Fundamental Thm of Calculus(two variables) When I'm studying the Calculus, I have a curious that
Let  $F(x,y) = \int_a^{x} \int_c^{y}f(u,v) dudv$, ($f \in C(D)$ $s.t.$ $D=[a,b]\times[c,d]$)
which means $f$ is continuous in D
Then What is $F_x(=\frac{\partial F}{\partial x})$???
Is it $F_x$ = $\int_c ^{y}f_x dy??$ (Just my thought :)

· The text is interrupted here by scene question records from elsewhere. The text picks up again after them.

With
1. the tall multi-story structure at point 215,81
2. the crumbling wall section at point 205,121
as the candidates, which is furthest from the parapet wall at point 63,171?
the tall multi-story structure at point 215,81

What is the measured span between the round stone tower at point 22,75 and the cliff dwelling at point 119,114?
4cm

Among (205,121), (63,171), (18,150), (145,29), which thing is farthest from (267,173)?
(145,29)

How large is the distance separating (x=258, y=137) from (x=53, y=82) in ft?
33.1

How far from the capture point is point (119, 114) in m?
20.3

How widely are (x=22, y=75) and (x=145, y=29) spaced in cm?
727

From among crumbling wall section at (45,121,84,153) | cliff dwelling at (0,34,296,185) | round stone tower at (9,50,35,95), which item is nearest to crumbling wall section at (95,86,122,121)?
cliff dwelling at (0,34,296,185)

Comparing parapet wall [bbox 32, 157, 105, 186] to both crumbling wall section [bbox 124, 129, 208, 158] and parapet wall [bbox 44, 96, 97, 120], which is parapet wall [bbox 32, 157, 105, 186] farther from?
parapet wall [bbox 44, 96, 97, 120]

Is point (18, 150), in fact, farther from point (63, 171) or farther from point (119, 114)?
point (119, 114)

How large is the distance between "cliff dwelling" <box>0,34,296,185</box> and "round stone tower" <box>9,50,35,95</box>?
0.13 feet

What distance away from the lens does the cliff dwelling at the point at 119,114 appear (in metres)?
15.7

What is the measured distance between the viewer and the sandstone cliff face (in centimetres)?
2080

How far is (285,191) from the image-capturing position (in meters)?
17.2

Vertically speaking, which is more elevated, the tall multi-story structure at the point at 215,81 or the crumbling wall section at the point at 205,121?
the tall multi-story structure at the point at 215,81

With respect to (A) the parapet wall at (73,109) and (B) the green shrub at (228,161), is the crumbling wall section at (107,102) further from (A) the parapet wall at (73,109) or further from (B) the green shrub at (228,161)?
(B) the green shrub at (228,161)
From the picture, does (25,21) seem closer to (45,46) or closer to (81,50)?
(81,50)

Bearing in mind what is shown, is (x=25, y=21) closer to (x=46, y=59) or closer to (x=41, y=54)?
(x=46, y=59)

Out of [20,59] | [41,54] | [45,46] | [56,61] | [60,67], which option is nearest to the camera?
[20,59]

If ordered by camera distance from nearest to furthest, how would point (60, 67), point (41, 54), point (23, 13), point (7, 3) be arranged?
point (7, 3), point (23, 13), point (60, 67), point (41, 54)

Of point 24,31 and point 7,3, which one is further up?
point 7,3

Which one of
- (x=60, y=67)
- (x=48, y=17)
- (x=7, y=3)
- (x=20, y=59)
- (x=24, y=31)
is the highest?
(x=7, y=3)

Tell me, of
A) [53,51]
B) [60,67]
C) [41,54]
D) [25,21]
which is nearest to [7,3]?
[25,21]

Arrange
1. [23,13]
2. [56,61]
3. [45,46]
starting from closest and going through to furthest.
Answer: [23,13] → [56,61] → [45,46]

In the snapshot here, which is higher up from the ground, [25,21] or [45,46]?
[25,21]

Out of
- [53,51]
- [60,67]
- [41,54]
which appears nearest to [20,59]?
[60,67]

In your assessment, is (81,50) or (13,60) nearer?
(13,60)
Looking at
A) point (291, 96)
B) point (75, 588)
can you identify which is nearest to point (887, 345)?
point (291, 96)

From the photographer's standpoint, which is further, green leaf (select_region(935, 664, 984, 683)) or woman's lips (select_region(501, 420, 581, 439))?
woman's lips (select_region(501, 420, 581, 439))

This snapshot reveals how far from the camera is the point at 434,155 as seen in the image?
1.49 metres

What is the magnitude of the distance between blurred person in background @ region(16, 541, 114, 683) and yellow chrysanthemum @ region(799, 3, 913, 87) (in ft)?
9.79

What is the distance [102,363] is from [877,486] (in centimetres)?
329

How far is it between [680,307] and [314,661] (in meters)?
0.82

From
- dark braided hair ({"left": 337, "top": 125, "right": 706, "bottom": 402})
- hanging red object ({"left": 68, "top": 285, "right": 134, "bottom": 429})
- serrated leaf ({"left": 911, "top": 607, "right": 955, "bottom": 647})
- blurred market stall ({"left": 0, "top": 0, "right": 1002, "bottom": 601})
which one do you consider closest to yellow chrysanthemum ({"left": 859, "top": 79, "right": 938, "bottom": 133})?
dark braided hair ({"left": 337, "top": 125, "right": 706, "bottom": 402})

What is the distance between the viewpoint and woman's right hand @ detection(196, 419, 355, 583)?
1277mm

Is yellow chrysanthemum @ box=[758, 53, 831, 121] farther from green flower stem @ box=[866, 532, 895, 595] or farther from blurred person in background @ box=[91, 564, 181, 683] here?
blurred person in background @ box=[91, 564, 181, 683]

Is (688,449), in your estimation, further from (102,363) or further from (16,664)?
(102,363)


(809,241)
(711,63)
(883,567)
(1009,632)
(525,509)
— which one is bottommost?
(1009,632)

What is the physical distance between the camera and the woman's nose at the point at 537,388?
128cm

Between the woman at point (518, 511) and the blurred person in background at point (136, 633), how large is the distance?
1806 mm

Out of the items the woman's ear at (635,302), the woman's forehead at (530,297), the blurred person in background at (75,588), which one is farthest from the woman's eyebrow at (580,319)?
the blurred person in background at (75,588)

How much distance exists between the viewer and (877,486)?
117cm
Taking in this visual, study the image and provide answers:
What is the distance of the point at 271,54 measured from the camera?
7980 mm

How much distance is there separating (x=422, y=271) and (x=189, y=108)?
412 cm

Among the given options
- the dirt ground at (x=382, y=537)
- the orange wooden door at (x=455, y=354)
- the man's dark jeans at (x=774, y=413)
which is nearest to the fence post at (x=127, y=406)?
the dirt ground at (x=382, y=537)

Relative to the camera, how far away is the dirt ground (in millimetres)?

Any answer will be appreciated. Thanks.
 A: The answer is,
$$F_x(x, y) = \color{blue}{\int_c^y f(x, v) \, \mathrm{d}v}.$$
Why? Because of the fundamental theorem of calculus. Remember that, in order to calculate $F_x(x, y)$, we are considering the derivative of the function $F(\cdot, y)$, where $y$ is fixed and constant. The definition of the function $F(x, y)$ is the integral
$$F(x, y) = \int_a^x \color{red}{\int_c^y f(u, v) \, \mathrm{d}v}\, \mathrm{d}u,$$
which, when $y$ is considered fixed, is precisely in the form of the (one variable) fundamental theorem of calculus, which states that under the relevant conditions,
$$\frac{\mathrm{d}}{\mathrm{d}x} \int_a^x g(u) \, \mathrm{d}u = g(x).$$
In this case, we have
$$g(u) = \color{red}{\int_c^y f(u, v) \, \mathrm{d}v},$$
so the derivative with respect to $x$ is
$$g(x) = \color{blue}{\int_c^y f(x, v) \, \mathrm{d}v}.$$
A: You are integrating on the rectangular area $[a,x]\times[c,y]$. 
$$
F(x+h,y)=\int_a^{x+h}\int_b^yf(u,v)dudv\\
=\int_a^{x}\int_b^yf(u,v)dudv+\int_x^{x+h}\int_b^yf(u,v)dudv\\
\approx F(x,y)+h\int_b^yf(u,x)du.
$$
as $h\to 0$. So by the definition $F_x=\lim_{h\to 0}\frac{F(x+h,y)-F(x,y)}{h}$, you have
$$
F_x=\int_b^y f(u,x)du.
$$
Similarly, you can obatain
$$
F_y=\int_a^x f(y,v)dv.
$$
PS: You write $dudv$ in your question. I follow this order, but it is better to write $dvdu$
You can verify this by an example. Let
$$
f(u,v)=6uv^2,\\
\int_c^y 6uv^2 du=3(y^2-c^2)v^2.\\
F(x,y)=\int_a^{x}\int_b^y 6uv^2 dudv=(y^2-c^2)(x^3-a^3).
$$
Now, you can clearly see $F_x=\int_c^y 6ux^2 du$.